What is being asked: Copy the records from the line with "Which is correct: is" up to and including the line with "Answer: bright white", switching "camera" to "lens" and leaving everything else the same.
┌──
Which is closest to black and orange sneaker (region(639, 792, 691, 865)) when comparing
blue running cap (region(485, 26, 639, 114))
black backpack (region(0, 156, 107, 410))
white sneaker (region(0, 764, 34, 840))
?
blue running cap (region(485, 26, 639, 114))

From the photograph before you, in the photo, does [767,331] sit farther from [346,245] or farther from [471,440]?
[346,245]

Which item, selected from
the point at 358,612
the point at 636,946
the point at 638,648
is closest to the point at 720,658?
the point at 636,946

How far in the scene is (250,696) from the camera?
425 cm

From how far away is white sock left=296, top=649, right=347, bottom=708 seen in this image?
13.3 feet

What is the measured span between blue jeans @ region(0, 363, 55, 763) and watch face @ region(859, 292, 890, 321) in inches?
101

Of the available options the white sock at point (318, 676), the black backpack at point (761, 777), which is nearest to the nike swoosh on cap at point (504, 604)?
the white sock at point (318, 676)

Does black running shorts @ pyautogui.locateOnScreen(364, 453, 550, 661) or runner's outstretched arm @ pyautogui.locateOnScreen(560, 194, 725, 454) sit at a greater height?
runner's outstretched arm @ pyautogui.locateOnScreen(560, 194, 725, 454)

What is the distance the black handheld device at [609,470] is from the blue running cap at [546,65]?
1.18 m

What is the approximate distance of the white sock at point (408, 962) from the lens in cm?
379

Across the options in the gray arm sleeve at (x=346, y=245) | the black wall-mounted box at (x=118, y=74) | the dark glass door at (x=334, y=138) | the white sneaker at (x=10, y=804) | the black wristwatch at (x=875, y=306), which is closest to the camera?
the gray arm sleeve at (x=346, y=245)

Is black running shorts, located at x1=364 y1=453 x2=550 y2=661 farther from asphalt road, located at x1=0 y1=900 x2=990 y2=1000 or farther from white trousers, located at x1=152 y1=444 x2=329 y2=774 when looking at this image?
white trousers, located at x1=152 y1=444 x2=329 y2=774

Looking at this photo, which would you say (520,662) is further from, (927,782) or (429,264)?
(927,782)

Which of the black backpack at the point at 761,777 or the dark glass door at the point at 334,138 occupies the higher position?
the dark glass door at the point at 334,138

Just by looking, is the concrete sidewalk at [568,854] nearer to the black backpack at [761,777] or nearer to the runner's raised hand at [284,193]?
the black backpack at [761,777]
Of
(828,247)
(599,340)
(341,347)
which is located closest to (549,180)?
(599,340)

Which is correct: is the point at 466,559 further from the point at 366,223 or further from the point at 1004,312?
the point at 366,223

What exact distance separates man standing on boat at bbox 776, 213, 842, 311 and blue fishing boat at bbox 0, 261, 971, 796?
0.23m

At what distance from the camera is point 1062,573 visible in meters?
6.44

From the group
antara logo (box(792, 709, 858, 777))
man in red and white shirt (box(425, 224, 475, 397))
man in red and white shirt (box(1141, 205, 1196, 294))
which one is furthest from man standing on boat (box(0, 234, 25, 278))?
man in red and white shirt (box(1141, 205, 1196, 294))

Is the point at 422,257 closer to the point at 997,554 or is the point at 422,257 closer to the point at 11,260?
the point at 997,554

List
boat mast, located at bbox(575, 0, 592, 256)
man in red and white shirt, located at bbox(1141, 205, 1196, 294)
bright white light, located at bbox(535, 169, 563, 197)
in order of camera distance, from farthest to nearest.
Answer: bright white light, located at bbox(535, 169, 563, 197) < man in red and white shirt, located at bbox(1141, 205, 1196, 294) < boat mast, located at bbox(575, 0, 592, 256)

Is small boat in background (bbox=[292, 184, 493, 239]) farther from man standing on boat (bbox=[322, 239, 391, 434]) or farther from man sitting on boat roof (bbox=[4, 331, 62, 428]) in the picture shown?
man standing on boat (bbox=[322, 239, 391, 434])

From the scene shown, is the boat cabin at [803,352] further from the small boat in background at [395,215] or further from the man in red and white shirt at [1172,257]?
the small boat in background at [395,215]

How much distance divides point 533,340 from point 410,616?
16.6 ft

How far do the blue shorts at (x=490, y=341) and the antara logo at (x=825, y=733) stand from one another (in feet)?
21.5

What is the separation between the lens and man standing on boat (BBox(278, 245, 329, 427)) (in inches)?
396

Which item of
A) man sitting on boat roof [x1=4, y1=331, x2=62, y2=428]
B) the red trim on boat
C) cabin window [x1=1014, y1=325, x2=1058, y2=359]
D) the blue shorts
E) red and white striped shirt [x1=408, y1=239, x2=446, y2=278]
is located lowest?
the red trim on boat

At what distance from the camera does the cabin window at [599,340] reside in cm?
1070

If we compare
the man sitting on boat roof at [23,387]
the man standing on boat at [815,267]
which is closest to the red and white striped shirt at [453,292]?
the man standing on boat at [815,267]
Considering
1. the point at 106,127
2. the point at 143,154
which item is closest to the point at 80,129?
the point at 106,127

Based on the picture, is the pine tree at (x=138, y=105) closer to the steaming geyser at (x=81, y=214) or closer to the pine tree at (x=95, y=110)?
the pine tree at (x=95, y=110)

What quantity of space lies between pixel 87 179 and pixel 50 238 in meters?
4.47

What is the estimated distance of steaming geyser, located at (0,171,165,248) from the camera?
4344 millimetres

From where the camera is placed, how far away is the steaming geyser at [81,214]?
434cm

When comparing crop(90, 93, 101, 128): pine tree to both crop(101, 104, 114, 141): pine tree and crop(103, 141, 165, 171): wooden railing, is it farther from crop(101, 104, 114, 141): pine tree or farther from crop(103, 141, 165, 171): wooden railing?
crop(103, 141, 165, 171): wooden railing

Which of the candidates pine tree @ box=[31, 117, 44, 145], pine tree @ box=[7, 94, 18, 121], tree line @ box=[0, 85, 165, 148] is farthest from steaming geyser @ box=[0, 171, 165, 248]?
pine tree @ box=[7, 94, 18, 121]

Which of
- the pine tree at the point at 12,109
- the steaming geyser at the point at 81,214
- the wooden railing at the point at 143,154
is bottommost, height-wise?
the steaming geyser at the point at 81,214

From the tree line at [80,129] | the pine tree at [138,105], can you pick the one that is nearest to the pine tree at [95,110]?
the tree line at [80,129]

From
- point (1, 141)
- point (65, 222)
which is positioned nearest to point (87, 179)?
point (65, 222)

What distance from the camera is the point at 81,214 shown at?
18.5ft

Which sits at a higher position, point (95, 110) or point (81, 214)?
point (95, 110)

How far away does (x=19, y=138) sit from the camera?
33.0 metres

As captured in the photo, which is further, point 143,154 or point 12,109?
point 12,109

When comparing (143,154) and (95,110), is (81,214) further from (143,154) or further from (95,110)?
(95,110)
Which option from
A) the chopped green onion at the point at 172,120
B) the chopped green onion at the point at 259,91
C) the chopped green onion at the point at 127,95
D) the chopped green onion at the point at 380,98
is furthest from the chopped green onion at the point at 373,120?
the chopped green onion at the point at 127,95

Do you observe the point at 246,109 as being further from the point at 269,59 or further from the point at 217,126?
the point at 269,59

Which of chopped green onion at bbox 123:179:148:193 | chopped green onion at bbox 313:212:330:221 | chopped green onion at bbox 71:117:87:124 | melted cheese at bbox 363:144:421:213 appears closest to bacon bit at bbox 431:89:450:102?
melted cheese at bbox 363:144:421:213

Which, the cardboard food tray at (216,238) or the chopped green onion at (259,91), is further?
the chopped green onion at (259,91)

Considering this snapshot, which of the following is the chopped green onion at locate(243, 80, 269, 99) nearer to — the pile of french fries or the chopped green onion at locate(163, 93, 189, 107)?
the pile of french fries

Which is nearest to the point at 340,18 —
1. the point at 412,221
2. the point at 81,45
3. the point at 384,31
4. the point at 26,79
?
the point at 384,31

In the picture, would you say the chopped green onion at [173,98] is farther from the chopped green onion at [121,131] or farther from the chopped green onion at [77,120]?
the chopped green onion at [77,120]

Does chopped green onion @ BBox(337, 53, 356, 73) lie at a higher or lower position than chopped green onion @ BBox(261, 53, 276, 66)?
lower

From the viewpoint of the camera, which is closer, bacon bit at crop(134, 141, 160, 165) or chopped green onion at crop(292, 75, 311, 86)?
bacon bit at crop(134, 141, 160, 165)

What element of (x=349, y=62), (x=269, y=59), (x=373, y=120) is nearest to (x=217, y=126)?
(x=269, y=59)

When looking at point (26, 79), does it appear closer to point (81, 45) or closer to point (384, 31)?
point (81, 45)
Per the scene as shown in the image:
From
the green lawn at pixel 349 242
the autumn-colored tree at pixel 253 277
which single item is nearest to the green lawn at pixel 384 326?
└──
The response:
Which is correct: is the point at 466,559 further from the point at 366,223 or further from the point at 1004,312?
the point at 366,223

What exact distance separates man standing on boat at bbox 776, 213, 842, 311 and blue fishing boat at bbox 0, 261, 971, 796?
0.23m

At what distance from the lens is point 1062,573 visible in meters?
6.44

From the group
antara logo (box(792, 709, 858, 777))
man in red and white shirt (box(425, 224, 475, 397))
man in red and white shirt (box(1141, 205, 1196, 294))
which one is furthest from man standing on boat (box(0, 234, 25, 278))?
man in red and white shirt (box(1141, 205, 1196, 294))

Is the point at 422,257 closer to the point at 997,554 or is the point at 422,257 closer to the point at 11,260?
the point at 997,554

List
boat mast, located at bbox(575, 0, 592, 256)
man in red and white shirt, located at bbox(1141, 205, 1196, 294)
bright white light, located at bbox(535, 169, 563, 197)
in order of lens distance, from farthest to nearest.
Answer: bright white light, located at bbox(535, 169, 563, 197) < man in red and white shirt, located at bbox(1141, 205, 1196, 294) < boat mast, located at bbox(575, 0, 592, 256)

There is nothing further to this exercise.